[Extracted records]
* * * * * * *

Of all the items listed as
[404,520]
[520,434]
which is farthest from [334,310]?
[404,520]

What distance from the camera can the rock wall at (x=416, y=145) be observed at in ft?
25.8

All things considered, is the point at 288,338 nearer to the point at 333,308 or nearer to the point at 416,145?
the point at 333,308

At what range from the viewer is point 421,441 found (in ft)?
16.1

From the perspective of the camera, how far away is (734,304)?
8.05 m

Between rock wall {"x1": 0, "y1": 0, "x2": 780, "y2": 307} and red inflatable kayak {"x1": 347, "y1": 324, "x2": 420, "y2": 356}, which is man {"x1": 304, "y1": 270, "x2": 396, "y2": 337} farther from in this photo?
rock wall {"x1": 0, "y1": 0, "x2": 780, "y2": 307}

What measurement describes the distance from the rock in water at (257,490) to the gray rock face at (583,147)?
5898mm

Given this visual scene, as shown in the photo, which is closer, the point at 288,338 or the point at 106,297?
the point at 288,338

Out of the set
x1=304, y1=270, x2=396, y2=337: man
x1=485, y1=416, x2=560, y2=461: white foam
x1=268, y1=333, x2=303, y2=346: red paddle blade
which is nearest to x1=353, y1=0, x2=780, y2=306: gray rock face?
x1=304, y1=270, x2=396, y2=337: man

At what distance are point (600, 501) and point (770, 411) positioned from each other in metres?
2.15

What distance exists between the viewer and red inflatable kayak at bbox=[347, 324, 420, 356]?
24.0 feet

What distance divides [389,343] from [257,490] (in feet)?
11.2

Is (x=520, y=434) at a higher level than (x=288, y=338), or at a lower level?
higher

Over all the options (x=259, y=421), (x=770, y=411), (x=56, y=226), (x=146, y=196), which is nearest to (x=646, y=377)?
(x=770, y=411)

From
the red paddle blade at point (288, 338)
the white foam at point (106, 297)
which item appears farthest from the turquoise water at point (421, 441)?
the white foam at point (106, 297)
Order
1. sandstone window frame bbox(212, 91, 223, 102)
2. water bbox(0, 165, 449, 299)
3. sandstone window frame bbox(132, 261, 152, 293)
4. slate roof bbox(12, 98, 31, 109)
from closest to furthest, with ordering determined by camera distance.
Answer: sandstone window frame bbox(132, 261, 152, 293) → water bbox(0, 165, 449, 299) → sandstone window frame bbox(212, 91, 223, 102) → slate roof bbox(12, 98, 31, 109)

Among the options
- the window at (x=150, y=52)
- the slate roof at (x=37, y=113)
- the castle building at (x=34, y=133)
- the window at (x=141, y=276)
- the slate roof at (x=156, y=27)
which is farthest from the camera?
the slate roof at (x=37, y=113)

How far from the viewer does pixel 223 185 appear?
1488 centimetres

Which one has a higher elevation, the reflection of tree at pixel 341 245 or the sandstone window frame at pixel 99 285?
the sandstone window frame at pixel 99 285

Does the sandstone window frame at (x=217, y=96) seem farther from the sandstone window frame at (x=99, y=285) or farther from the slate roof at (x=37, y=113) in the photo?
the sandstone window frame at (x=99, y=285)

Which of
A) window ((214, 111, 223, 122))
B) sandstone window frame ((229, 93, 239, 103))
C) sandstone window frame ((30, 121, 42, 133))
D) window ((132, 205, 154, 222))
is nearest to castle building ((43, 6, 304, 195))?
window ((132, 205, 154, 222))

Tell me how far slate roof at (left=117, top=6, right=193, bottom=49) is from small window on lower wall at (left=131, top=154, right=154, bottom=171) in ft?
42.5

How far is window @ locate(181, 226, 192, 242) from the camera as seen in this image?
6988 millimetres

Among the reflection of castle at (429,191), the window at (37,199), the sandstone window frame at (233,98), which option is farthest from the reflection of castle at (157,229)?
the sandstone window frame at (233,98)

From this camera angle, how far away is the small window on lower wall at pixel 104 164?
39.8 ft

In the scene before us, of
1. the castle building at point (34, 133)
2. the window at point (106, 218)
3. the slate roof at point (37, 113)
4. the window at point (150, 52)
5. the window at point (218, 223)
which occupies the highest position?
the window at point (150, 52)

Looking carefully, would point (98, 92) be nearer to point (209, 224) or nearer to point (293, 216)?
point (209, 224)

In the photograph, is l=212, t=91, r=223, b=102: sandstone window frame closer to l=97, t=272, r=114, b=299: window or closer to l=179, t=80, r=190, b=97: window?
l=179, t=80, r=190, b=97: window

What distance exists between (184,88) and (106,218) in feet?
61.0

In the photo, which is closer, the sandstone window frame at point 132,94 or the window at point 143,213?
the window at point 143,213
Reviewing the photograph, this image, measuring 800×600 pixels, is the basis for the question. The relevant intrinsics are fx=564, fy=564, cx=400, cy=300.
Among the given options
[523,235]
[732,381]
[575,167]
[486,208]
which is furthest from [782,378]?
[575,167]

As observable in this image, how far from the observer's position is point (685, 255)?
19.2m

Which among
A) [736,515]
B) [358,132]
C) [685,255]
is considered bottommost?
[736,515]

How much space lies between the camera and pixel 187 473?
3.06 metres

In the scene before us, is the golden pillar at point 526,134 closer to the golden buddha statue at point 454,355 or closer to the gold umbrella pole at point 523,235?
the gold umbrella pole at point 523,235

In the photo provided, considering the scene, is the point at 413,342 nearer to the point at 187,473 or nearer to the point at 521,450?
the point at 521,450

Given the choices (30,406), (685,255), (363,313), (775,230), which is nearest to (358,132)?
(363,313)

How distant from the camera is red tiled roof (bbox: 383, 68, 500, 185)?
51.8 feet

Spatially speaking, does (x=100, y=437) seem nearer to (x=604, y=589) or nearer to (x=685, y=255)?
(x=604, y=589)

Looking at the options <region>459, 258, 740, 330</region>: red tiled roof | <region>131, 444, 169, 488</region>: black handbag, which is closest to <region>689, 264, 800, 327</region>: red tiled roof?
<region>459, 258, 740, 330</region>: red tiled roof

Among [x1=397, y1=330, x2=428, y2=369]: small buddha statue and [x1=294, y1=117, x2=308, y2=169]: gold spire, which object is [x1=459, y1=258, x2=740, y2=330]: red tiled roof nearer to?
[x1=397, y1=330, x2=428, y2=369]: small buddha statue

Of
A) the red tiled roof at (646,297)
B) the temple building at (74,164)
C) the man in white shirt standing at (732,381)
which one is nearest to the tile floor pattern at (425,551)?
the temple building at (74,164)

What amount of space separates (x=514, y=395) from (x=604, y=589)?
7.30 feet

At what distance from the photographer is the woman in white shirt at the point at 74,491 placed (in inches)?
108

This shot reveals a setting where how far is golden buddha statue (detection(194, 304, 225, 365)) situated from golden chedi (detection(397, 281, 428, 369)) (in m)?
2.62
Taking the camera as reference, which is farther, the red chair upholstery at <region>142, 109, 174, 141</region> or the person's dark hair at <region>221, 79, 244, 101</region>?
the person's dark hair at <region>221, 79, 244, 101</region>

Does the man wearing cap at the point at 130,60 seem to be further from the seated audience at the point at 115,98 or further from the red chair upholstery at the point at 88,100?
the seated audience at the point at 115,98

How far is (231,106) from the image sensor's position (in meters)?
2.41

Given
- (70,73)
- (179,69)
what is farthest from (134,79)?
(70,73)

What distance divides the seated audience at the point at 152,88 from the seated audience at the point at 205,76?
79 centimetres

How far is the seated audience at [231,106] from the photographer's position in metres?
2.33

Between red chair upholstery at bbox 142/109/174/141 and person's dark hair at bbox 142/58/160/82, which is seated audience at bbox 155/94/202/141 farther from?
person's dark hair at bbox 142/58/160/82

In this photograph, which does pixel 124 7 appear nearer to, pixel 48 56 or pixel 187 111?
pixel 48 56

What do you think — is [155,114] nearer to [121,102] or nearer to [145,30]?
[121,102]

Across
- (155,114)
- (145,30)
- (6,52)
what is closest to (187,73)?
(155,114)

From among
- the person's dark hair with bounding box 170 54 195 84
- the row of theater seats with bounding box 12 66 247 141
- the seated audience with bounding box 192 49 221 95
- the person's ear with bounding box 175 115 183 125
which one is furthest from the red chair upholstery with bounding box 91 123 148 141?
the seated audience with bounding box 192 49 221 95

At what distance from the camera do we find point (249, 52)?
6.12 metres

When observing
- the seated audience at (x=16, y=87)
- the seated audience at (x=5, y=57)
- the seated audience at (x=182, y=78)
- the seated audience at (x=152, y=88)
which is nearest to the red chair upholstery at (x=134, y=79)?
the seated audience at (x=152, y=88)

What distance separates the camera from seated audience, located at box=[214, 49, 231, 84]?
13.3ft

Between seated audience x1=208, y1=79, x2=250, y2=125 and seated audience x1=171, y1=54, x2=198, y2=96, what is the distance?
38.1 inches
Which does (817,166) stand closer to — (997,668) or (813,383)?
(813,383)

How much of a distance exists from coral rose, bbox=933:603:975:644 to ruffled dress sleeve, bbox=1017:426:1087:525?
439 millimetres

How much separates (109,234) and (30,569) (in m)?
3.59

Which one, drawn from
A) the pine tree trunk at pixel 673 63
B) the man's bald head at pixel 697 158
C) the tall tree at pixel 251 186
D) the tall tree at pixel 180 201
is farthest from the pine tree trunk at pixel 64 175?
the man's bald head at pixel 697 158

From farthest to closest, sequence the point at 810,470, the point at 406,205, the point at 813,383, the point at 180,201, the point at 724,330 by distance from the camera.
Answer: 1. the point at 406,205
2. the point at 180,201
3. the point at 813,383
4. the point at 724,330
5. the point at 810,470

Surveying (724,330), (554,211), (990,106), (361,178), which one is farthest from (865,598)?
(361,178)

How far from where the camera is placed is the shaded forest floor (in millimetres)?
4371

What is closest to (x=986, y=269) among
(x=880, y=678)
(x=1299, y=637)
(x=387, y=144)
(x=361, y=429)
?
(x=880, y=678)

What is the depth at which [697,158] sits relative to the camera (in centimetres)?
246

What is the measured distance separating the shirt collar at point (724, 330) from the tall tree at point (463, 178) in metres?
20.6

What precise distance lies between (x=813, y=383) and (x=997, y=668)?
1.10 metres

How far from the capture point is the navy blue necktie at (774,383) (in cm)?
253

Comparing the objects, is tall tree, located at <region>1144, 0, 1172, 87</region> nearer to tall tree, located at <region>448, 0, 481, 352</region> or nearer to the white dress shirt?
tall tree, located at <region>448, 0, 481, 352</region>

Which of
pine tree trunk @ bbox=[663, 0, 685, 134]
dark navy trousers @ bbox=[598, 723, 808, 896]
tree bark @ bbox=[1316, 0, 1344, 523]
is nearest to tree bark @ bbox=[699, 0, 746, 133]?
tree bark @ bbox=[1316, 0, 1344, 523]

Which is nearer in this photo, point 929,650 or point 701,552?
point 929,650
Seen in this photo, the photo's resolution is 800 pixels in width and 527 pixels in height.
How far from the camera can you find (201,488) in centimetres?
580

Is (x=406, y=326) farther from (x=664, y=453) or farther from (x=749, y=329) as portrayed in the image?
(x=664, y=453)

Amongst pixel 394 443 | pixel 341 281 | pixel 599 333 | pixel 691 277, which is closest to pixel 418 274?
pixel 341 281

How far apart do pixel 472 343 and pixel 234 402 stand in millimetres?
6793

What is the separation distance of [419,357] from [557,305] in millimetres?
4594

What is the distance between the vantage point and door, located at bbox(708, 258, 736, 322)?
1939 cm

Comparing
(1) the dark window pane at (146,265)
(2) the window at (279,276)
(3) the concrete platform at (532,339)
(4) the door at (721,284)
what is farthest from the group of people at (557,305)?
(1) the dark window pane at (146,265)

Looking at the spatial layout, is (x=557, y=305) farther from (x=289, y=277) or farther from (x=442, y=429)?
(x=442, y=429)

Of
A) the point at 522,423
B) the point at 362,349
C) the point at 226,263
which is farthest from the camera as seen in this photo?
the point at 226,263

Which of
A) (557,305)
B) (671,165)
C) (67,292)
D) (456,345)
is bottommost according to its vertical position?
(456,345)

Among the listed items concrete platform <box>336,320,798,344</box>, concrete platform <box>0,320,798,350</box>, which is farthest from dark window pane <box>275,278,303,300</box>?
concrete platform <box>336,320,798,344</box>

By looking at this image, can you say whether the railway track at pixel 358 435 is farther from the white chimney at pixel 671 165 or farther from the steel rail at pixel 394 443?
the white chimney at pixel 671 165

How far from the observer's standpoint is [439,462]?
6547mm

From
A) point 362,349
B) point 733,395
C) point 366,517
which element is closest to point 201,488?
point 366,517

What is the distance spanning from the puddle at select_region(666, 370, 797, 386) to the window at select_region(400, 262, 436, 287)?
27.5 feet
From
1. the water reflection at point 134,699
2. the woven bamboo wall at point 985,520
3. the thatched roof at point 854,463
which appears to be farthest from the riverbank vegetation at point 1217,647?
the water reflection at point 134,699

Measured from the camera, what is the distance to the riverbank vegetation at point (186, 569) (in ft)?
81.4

* * * * * * *

**Directions for this task**
Rewrite everything from the line containing "At what distance from the photographer" down to the line containing "79 centimetres", swapping "red chair upholstery" for "red seat cushion" and leaving everything else the same.

**In response**
At what distance from the photographer is the woman in white shirt at the point at 74,491 placed (in inches)?
108

This shot reveals a setting where how far is golden buddha statue (detection(194, 304, 225, 365)) situated from golden chedi (detection(397, 281, 428, 369)) (in m)?
2.62
Taking the camera as reference, which is farther, the red seat cushion at <region>142, 109, 174, 141</region> or the person's dark hair at <region>221, 79, 244, 101</region>?
the person's dark hair at <region>221, 79, 244, 101</region>

Does the man wearing cap at the point at 130,60 seem to be further from the seated audience at the point at 115,98 or further from the red seat cushion at the point at 88,100?
the seated audience at the point at 115,98

How far is (231,106) from the image sensor's position (in meters)?
2.41

Given
- (70,73)
- (179,69)
what is farthest from (134,79)?
(70,73)

What distance divides the seated audience at the point at 152,88 from the seated audience at the point at 205,76?
79 centimetres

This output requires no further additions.